Con Chaves confirmado en el núcleo de la administración entrante, la toma de posesión de Fernández, que arrasó en las elecciones presidenciales con casi el 50% de los votos válidos frente al 32% de su principal contendiente, es organizada con el tono de una fiesta nacional. El Gobierno decretó asueto para el sector público para invitar a una masiva asistencia al traspaso de poderes, o mejor dicho al punto y seguido de la “continuidad”, que se realizará en el Estadio Nacional, esa obra donada por China, un país que supondrá uno de los principales dolores de cabeza para una administración que ha cerrado filas con Donald Trump y su confrontación cada vez más enconada con Pekín.

El traspaso de poderes también empieza a parecerse a una demostración plebiscitaria. El Gobierno habilitó entradas digitales para llenar el Estadio Nacional, con un máximo de tres boletos por persona, y anunció pantallas fuera del recinto ante la alta demanda. Al mismo tiempo, en redes sociales circularon convocatorias para movilizar simpatizantes en buses y ofrecerles alimentación gratuita durante la jornada. Una escenografía política que recuerda a las movilizaciones organizadas por el régimen de Daniel Ortega y Rosario Murillo en Nicaragua para exhibir fuerza, lealtad y músculo callejero alrededor del poder.

El Superministro de la presidenta Laura Fernández, Rodrigo Chaves, “cambia de despacho, no de poder”
El presidente de Costa Rica, Rodrigo Chaves (d), pone una insignia de ministra de Presidencia a la presidenta electa de Costa Rica, Laura Fernández. EFE/ Jeffrey Arguedas.

A la ceremonia también asistirán decenas de delegaciones extranjeras, entre ellas el Rey Felipe VI, el presidente de Israel, Isaac Herzog, y una misión estadounidense encabezada por Christopher Landau. El Gobierno de Fernández confirmó además la participación de representantes de 71 países y 18 organismos internacionales. Una postal diplomática de alto nivel para una toma de posesión que el oficialismo intenta convertir no solo en una celebración nacional, sino también en una demostración de legitimidad internacional alrededor de la “continuidad”. 
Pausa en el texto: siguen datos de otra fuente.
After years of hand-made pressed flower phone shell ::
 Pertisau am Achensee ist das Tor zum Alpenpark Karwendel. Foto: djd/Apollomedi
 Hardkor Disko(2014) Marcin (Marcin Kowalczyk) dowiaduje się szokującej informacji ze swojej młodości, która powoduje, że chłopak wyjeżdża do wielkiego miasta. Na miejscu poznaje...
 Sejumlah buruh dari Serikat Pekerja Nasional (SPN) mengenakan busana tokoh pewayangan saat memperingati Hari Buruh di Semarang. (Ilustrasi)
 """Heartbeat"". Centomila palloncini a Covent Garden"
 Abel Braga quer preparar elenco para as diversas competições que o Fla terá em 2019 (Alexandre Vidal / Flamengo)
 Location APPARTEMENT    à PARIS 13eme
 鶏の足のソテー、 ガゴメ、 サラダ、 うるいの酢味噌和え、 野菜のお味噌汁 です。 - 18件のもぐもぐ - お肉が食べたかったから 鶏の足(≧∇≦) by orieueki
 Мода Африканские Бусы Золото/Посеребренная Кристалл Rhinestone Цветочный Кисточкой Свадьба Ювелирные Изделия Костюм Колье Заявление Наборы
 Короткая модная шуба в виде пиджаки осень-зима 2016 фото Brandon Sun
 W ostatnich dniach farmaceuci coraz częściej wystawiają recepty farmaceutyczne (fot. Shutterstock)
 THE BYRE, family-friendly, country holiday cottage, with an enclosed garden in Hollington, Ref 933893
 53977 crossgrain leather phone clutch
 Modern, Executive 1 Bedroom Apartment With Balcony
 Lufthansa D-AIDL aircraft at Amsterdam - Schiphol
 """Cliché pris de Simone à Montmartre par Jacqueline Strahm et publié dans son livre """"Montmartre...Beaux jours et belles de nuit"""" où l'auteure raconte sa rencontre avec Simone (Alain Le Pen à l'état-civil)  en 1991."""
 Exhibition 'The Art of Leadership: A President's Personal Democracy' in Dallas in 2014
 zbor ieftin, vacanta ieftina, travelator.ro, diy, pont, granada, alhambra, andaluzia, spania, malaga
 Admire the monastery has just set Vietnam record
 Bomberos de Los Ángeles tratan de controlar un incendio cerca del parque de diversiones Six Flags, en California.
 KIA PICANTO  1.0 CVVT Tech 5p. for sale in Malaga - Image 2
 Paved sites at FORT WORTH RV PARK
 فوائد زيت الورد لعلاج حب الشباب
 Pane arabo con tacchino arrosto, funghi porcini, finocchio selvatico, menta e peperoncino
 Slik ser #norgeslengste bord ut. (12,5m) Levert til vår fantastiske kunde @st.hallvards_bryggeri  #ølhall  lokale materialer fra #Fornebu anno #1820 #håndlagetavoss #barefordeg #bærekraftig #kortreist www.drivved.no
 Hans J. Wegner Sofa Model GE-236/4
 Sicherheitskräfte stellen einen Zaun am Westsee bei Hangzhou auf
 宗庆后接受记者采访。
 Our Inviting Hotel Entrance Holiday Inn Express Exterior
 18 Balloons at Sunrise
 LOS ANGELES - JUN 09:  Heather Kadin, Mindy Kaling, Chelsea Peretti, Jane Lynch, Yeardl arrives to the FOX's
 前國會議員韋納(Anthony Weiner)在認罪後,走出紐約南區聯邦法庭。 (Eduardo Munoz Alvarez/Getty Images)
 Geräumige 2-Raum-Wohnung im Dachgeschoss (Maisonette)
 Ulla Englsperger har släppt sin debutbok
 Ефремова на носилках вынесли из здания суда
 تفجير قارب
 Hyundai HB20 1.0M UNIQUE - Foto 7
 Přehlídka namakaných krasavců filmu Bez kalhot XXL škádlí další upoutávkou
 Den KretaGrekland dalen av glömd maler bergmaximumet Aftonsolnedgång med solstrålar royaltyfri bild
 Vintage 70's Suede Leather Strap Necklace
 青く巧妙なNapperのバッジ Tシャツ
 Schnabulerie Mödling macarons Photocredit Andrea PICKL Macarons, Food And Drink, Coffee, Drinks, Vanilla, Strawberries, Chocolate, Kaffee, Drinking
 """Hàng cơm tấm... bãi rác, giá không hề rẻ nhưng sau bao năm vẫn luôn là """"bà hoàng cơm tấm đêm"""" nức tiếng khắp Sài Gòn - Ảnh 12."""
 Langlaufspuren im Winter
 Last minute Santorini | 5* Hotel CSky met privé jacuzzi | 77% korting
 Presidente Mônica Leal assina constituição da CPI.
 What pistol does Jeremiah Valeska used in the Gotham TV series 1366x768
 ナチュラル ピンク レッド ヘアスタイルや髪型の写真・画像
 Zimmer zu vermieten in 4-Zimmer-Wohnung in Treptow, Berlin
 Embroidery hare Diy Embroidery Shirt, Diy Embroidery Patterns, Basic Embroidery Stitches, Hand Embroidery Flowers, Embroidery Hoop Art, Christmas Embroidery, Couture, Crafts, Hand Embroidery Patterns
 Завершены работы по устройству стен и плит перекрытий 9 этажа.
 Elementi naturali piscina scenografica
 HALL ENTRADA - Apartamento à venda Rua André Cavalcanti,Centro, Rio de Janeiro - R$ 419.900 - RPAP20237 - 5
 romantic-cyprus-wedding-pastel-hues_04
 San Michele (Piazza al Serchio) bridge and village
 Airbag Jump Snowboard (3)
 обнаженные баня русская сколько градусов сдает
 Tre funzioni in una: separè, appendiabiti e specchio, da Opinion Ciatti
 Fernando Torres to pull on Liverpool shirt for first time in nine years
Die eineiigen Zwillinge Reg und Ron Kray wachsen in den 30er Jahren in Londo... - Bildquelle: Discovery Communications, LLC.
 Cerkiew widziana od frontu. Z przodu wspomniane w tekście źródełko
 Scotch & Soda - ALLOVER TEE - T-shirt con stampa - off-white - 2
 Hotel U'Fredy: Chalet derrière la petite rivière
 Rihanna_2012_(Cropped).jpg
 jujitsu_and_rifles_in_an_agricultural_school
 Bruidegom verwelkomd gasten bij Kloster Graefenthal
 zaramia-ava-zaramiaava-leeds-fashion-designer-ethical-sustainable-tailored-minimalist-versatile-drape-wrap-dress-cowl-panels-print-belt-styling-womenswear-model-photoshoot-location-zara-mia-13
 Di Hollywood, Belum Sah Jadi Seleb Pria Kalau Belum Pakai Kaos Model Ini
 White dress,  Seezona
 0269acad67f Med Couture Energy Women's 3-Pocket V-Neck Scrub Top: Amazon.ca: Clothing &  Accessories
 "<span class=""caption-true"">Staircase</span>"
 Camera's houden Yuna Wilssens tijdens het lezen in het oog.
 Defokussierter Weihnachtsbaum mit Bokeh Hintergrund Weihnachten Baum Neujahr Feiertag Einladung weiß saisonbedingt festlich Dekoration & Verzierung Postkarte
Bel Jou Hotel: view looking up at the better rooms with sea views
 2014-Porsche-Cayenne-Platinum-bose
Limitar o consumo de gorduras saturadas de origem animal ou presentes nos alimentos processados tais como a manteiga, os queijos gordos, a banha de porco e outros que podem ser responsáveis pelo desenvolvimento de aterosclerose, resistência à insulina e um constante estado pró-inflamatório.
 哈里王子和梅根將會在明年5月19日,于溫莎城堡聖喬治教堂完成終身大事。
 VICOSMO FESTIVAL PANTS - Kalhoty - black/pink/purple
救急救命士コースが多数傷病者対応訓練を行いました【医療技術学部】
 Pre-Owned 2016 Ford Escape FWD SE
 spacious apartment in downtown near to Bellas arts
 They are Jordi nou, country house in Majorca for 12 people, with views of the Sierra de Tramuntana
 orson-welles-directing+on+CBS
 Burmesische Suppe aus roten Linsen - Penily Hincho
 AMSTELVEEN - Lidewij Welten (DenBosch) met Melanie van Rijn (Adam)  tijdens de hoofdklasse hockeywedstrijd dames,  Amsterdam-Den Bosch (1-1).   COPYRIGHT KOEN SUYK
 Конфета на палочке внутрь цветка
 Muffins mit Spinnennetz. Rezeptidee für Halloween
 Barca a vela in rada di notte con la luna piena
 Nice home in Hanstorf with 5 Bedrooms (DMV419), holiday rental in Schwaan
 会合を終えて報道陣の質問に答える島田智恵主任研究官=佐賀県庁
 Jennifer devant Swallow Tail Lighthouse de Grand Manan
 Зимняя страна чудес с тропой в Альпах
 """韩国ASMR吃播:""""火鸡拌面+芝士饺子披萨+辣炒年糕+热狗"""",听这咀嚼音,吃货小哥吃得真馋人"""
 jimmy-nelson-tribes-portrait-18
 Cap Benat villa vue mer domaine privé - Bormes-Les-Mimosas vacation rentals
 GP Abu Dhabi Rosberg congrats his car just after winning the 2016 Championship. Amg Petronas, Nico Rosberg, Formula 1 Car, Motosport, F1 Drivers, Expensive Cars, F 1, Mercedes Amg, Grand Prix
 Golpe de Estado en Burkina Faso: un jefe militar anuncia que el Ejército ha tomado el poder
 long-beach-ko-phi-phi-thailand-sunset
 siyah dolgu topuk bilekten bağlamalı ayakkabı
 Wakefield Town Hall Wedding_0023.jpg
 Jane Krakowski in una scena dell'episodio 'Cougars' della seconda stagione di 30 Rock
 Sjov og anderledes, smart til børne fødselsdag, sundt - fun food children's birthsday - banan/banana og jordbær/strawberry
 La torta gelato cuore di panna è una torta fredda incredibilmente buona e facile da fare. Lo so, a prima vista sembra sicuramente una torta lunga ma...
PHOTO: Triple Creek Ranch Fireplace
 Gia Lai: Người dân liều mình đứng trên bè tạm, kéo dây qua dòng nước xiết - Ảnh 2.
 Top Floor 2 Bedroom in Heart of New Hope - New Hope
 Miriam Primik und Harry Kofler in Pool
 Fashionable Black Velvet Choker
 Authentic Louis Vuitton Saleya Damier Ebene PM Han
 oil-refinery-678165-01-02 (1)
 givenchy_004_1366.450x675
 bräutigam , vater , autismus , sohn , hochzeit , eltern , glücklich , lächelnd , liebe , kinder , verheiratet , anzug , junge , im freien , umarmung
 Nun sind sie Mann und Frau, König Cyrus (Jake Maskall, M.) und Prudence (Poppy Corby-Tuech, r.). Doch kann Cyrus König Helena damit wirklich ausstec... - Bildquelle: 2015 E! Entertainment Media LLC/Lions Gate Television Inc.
De modo que el traspaso de poderes que empezó este cinco de mayo en el Teatro Melico Salazar pasará a un escenario todavía más grande este ocho de mayo en el Estadio Nacional, donde Fernández, junto a su mecenas político y “mentor”, jurará el cargo acompañada de otros actores fundamentales del chavismo, en especial la ahora exdiputada Pilar Cisneros, una de las principales ideólogas del oficialismo, quien llorando dijo que se retiraba, pero ahora sabemos que también se queda “ad honorem” como asesora de estrategia y comunicación. Un cambio de poderes donde cambia poco o nada, con Chaves ostentando aún buena parte del poder simbólico que confiere la banda bordada a mano por dos hermanas artesanas de Heredia.